* [Excerpt provided]
________________

- Location in LaSalle County
- LaSalle County's location in Illinois
- Country: United States
- State: Illinois
- County: LaSalle
- Established: November 6, 1849

Area
- • Total: 32.11 sq mi (83.2 km^{2})
- • Land: 31.68 sq mi (82.1 km^{2})
- • Water: 0.42 sq mi (1.1 km^{2}) 1.32%

Population (2020)
- • Total: 4,019
- • Density: 126.9/sq mi (48.98/km^{2})
- Time zone: UTC-6 (CST)
- • Summer (DST): UTC-5 (CDT)
- FIPS code: 17-099-49646

= Mission Township, LaSalle County, Illinois =

Mission Township is located in LaSalle County, Illinois. As of the 2020 census, its population was 4,019 and it contained 1,068 housing units.

==History==

Mission Township takes its name from Mission Creek, which flows through it. The creek's name came in turn from a mission to the Potawatomi that the Methodist Episcopal missionary Jesse Walker established in 1826 near the creek's headwaters. The mission was burned by Sauk forces in 1832, at the time of the Black Hawk War. The United Methodist Church in Sheridan, which is the seat of the township, has a memorial to Walker.

==Geography==
The township is shares its western boundary with Serena Township, and its northern boundary with Northville Township. The township border is defined by where the Fox River goes southwest, turns south, then continues to go east, south, west, northwest, north, and then it then curves to go southwest again, forming an awkward "S" shape on the map.

The community of Sheridan resides at the beginning of the bends in the river, and the community of Norway resides where the river flows north, and then curves around to flow southwest. Millington resides along the river, northeast of Sheridan. The community of Newark resides along the county line within Kendall County, but the community is no more than 4 to 5 miles away from the river.

According to the 2021 census gazetteer files, Mission Township has a total area of 32.11 sqmi, of which 31.68 sqmi (or 98.68%) is land and 0.42 sqmi (or 1.32%) is water.

===Notable Locations===
- Norwegian Memorial (Norway), site of plaques from the Norwegian King commemorating the community's founding in 1834.
- Agricultural Crash Memorial (Norway), site of a crashed plane, which symbolized the sudden and abrupt economic decline in agricultural prices during the 1980s.
- Jessie Walker Memorial (Sheridan), commemorates the circuit-riding ministers who gave the township its name, the most notable of whom was Jessie Walker. The memorial is along the side of the Sheridan United Methodist Church in town.

________________

* [Activity 1] In the Mission Township text, switch "Mission Creek" to "Mission River" and give the passage again, starting with "Mission Township takes" and going on through "memorial to Walker.".
* [Activity 2] Turn the paragraph of the Mission Township text that begins "The community of Sheridan resides" into a short list that keeps its main facts.

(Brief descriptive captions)
________________

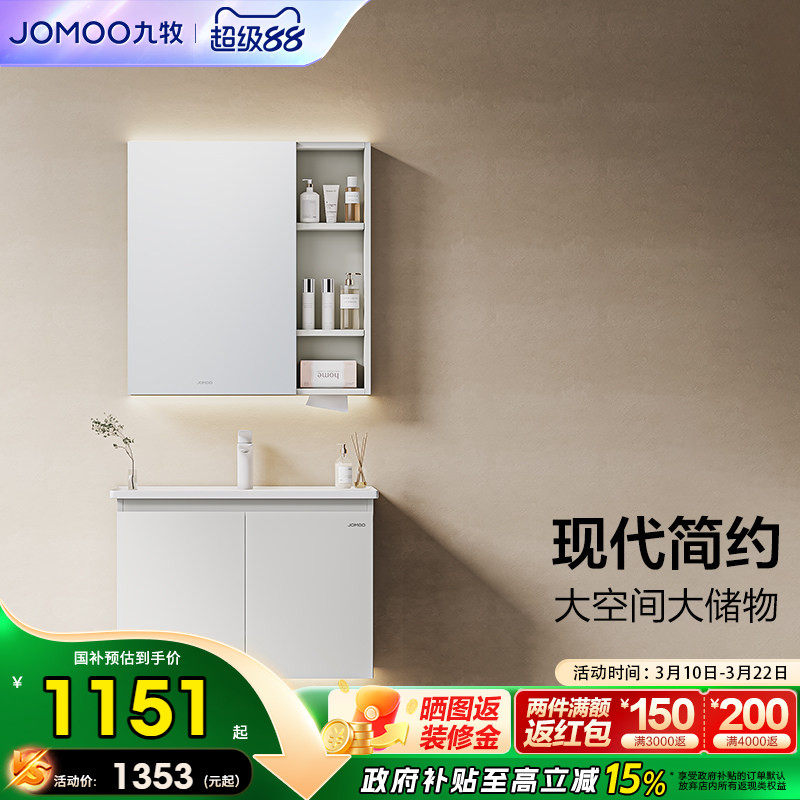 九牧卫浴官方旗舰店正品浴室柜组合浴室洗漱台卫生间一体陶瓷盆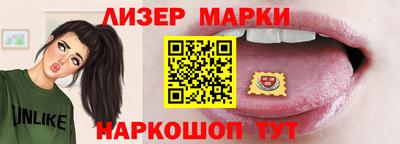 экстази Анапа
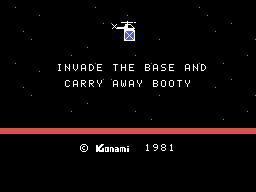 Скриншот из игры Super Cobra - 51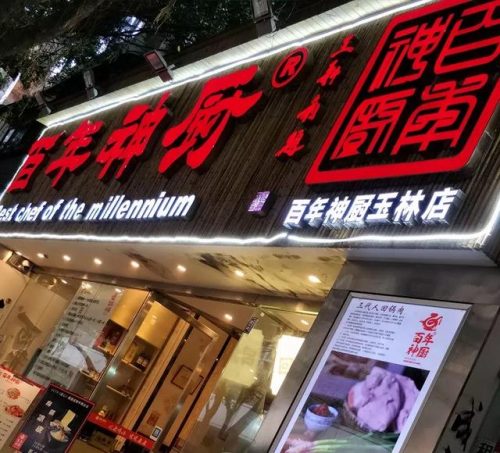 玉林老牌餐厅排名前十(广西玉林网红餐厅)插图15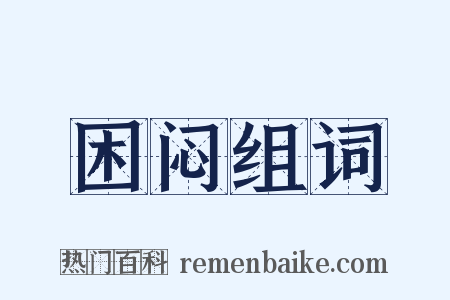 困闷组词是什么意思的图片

________________

* [Your solution 1]
Mission Township takes its name from Mission River, which flows through it. The creek's name came in turn from a mission to the Potawatomi that the Methodist Episcopal missionary Jesse Walker established in 1826 near the creek's headwaters. The mission was burned by Sauk forces in 1832, at the time of the Black Hawk War. The United Methodist Church in Sheridan, which is the seat of the township, has a memorial to Walker.

* [Your solution 2]
- Sheridan: at the beginning of the bends in the river
- Norway: where the river flows north and then curves around to flow southwest
- Millington: along the river, northeast of Sheridan
- Newark: along the county line within Kendall County, no more than 4 to 5 miles from the river